The Corpse Reviver # 2 consists of equal parts of gin, lemon juice, triple sec and Lillet Blanc, along with a dash of Angostura Bitters.  Also, to help bring out some of the more subtle flavours it is served in an Absinthe rinsed glass in a manner similar to a Sazerac.  This seriously elevates the drink from being decent enough to something special, so is well worth the effort.

Kina Lillet

Kina Lillet

Since it is a Short and Serious cocktail, an upper intermediate quality of gin is required.  Naturally the lemon juice should be freshly squeezed.  And I would always recommend Cointreau as a branded triple sec of choice.

The only ingredient issue is with the vermouth.  The original recipe called for a specific vermouth called Kina Lillet, which unlike most vermouths had a distinctly bitter tang to it.  However, it has since gone out of production and its replacement, Lillet Blanc, removed that bitter element.  This presents a problem when trying to make an “authentic” version of a classic cocktail which specifically listed Kina Lillet as an ingredient.

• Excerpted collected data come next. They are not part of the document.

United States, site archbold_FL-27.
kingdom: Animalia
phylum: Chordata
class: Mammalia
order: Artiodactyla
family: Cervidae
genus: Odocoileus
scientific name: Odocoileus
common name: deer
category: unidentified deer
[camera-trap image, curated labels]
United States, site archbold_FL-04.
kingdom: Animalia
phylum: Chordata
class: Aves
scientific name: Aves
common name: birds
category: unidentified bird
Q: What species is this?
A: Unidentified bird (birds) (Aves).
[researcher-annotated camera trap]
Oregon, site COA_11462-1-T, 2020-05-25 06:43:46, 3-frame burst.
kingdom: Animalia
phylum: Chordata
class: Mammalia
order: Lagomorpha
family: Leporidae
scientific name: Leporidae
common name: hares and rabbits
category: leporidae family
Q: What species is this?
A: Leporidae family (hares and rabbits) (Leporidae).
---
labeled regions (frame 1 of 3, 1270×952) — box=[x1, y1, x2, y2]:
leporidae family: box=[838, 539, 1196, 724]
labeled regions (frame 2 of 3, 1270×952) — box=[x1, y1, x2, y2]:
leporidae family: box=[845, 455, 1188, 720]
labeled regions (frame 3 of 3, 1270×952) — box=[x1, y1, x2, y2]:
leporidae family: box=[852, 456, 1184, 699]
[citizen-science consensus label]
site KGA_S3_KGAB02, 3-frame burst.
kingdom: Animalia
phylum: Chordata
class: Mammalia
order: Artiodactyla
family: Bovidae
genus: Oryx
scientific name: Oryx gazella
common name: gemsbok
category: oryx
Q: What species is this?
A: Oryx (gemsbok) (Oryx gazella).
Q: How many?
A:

In the case of the Corpse Reviver # 2, simply adding a couple dashes of Angostura Bitters works just fine, and is the solution I would recommend.  It is a far greater problem for the Vesper Martini, since Angostura Bitters don’t work too well there.  So I go into greater detail looking at Kina Lillet replacements in the Vesper’s post.

Corpse Reviver # 2

Corpse Reviver # 2

Corpse Reviver # 2

Actually making a Corpse Reviver # 2 is simple enough.  Just shake the ingredients together, then double strain out into an Absinthe-rinsed martini glass (or equivalent).  And garnish with a twist of lemon zest.

But there are still a couple of issues.

The first is the matter of quantities.  As far as I can determine, all Corpse Revivers used to use equal parts of all their primary ingredients.  Whatever those ingredients were.  Now since we’re using freshly squeezed lemon juice, we should take the volume of juice extracted from half a lemon as our base.  Naturally this varies depending on the size of lemon, but tends to be ~20ml.  Less than a full shot.

So, squeeze your half lemon into your mixing glass.  Then add equal proportions of your gin, Cointreau and Lillet Blanc, a couple dashes Angosura Bitters, and shake.  Nice and simple.

The other issue is producing your Absinthe rinsed/washed glass.  You’ve got a couple of options here.  First is to use a vapourizer to spray a fine Absinthe mist into your glass.  But this is a piece of specialist bar equipment you’re unlikely to have in your kitchen.  So instead you can pour a little Absinthe into your serving glass, swill it around a little and then discard it.  Ideally you should pre-chill your glass in a freezer.  But you could instead add some crushed ice to chill it and pour your Absinthe over this, discarding both together.